Wang Guomei, head of overseas marketing of Shandong Linglong Tire Co., Ltd., revealed to reporters: “For the current result of the continuous taxation of the United States, we can only passively accept it. At the same time, the company is constantly appealing. After all, these tasks are still to be done, but it should be There will not be any good results or a turn for the better. With the high tax rate, our company’s related products have given up the US market and instead exported to other countries and regions, mainly to Central and South America, Africa and Australia. The demand for such products in the world is still very strong, and the supply of products is in short supply.” In the overseas market territory of Shandong Linglong Tyre Co., Ltd., the US market accounts for 40%, of which the involved products account for 15% to 20%.

Increase technological content to drive innovation

After experiencing the financial crisis and tire special protection cases, Chinese tire companies have gradually realized that simple response is not enough to eliminate the industrial impact brought about by the special security case. Only innovation is the fundamental of development, with the development strategy of skill. , Such as building overseas factories, is an effective means to avoid risks.

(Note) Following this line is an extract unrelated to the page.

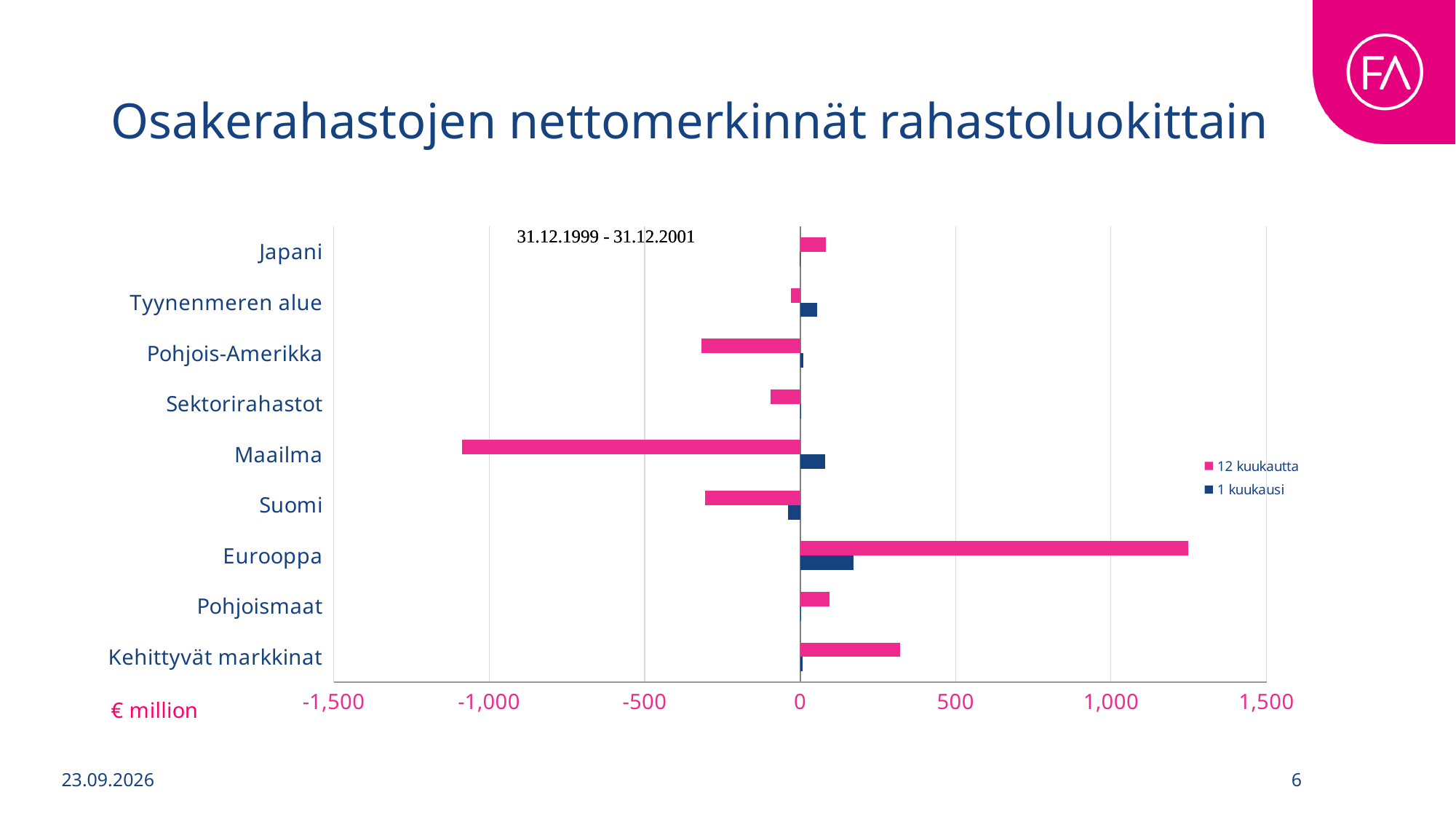
Is the 12 kuukautta value for Kehittyvät markkinat greater or less than 500? less Which category has the lowest 12 kuukautta value? Maailma Which category has the highest 12 kuukautta value? Eurooppa Which has the larger 1 kuukausi value, Eurooppa or Maailma? Eurooppa What period is stated in the text inside the chart area? 31.12.1999 - 31.12.2001 How many series does the legend list? 2 Is the 12 kuukautta value for Maailma greater or less than -1,000? less Is the 12 kuukautta value for Pohjois-Amerikka greater or less than 0? less What kind of chart is shown on the slide? bar chart What unit is shown for the x axis of the chart? € million How many fund categories are shown on the chart? 9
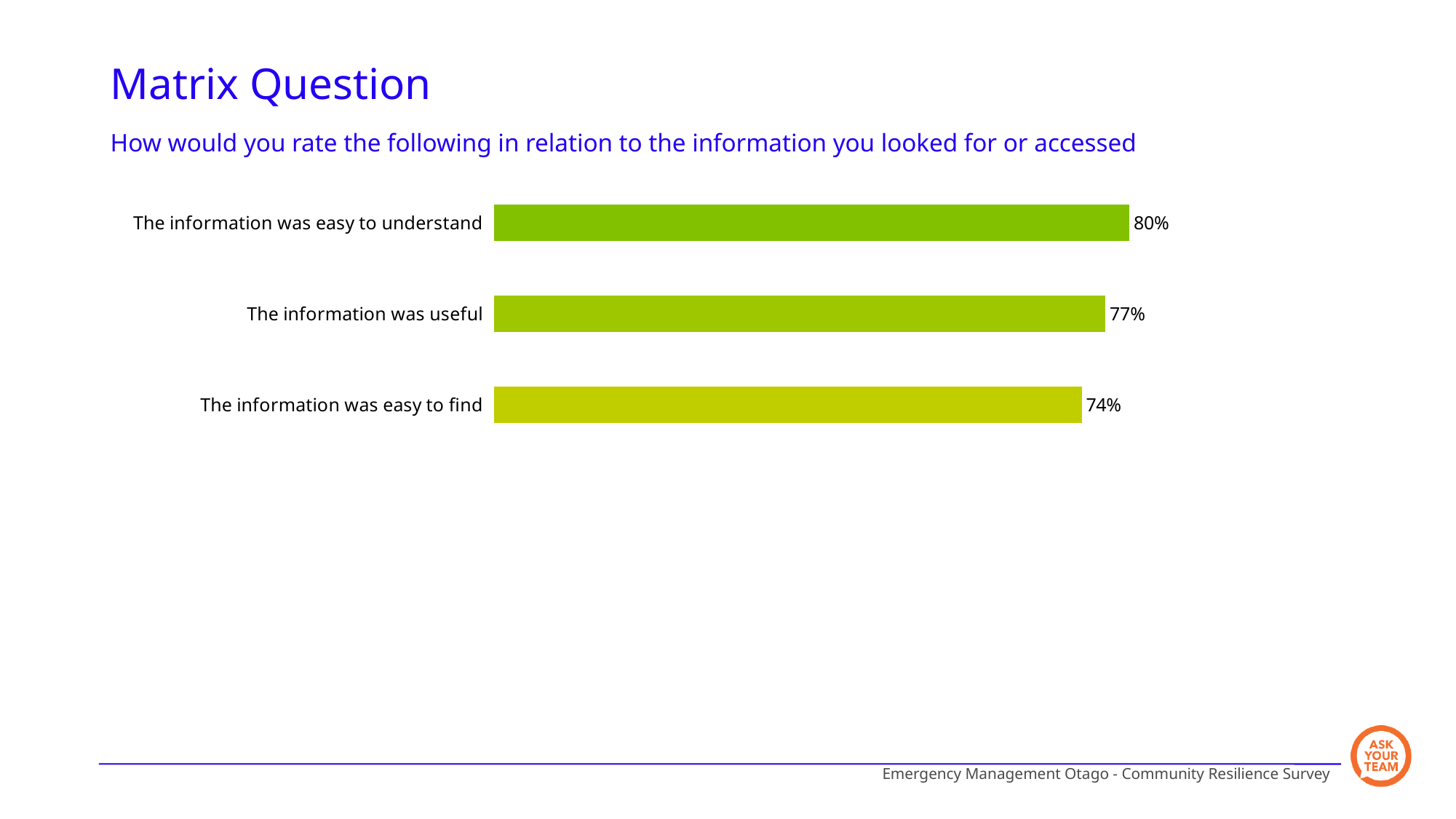
Which statement has the highest percentage? The information was easy to understand What percentage is shown for "The information was useful"? 77% What percentage is shown for "The information was easy to find"? 74% Which statement has the lowest percentage? The information was easy to find What question does the chart relate to, as stated in the subtitle? How would you rate the following in relation to the information you looked for or accessed What is the difference in percentage points between "The information was useful" and "The information was easy to find"? 3 What type of chart is shown on the slide? Bar chart Which has a higher percentage: "The information was useful" or "The information was easy to find"? The information was useful What is the difference in percentage points between "The information was easy to understand" and "The information was easy to find"? 6 What is the title of the slide? Matrix Question What percentage is shown for "The information was easy to understand"? 80% How many statements are rated in the chart? 3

Liu Zijin, general manager of Qingdao Fulin Tire Co., Ltd., who had participated in the United States tire special protection case, said that the experience of failure before responding did not prevent the company from innovating. Through research and development, the company launched a 30-inch tire, an ultra-high-end product. .

Su Yongmin, general manager of the International Trade Department of Hangzhou Zhongce Rubber Co., Ltd. told reporters that the company did not abandon the U.S. market in these three years, but seized high value-added fields in response to market demand. For example, the use of green materials, manufacturing SUV tires with low noise, good grip and other advantages.

Su Yongrong, manager of Hangzhou Zhongce Tire's International Trade Department, told reporters: “Our company is doing counter-announcement every year, but the United States has its own factory on non-road tires, so it will try to block Chinese exports at the national level. In addition, we have never given up the US market, and even if the price is relatively high, there are customers who buy it. Now that the share of exports to the United States is very small, we will transfer the market to countries such as Canada and Mexico."

In addition, Xu Hao warned domestic export enterprises that the US Department of Commerce has recently adopted a new policy in its anti-dumping investigations on non-market economy countries, and the amount of tax refunds that cannot be exempted from exports when the products under investigation are directly exported is deducted from the export prices of products. It is more difficult for companies to respond. Judging from the ongoing administrative review in 2012-2013, the corresponding mandatory responding companies are facing difficulties and are actively preparing defense materials in an effort to obtain low tax rates.